Ismail Ibn Sharif dismissed his son Zidan from his command and returned to campaign against Algiers. He then advanced as far as the Chelif valley. The dey Hadj Moustapha, victorious in the east, gathered troops of tribal auxiliaries on his way to face up to it. The meeting of the two armies took place in the valley of Chelif, more precisely on the banks of a tributary, the Djidouia.

== Battle ==
The dey Mustapha left Algiers during the month of April, after his return from his campaign against the Ottoman Tunisia. He did not neglect any preparation for his attack, leaving, according to the French consul Durand, "with a magnificence worthy of a great king". After having traversed the province of Oran, Moulay Ismaïl, who was unable to pay a tribute that was imposed on him by the Regency in 1694, reached the left bank of the oued Chelif. It was on one of the tributaries of this river, the Djidouia, at a place called Hadj-Bou R'azi, that the two armies met.

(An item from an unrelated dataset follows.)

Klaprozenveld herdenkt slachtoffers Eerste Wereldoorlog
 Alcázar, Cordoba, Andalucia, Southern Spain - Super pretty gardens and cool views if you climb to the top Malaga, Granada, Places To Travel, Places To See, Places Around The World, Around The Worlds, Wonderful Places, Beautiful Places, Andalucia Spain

The historian Audiffret, in his work published in 1821, notes that it was with an army estimated at between 10,000 and 12,000 men that the Algerian bey managed to repel the 60,000 soldiers of the Moroccan army. The historian and journalist Léon Galibert wrote in a periodical published in 1846 that 6,000 infantrymen and 1,000 sipahis confronted Ismael's troops, which numbered 50,000 fighters, most of them on horseback. J.E Mercier specifies that the regular forces of the dey Mustapha were followed by "swarms of Arab horsemen" provided by the Algerian tribes, while also claiming that the number of Moroccan troops was probably lower than 50,000. The battle began at noon with a charge of the Algerian cavalry and ended around 4 p.m. with a rout of Ismail Ibn Sharif. The latter, wounded in the fighting, had to escape and narrowly escaped capture. Ismail's horse had also been taken and later offered to Louis XIV. The Algerians won a great amount of booty which included a considerable amount of prisoners and horses, 3,000 heads of simple soldiers and 50 heads of captains.

== Consequences ==
This battle put an end to Ismail Ibn Sharif's Algerian campaign and, temporarily, to his territorial aims. An anonymous Algerian wrote on May 2 to a French correspondent, sending him a copy of Dey Mustapha's letter to his khodja dated 18 April 1701 in the camp. These Letters from Algiers recount the "great advantage that the Algerians gained over the King of Morocco" by tackling the victory of the wadi Djidiouia where Moulay Ismail lost 3000 men, including 50 caids (captains) and 5,000 horses. The Algerian-Moroccan war of 1701 initiated an unexpected and ephemeral rapprochement between the regency of Algiers and Spain.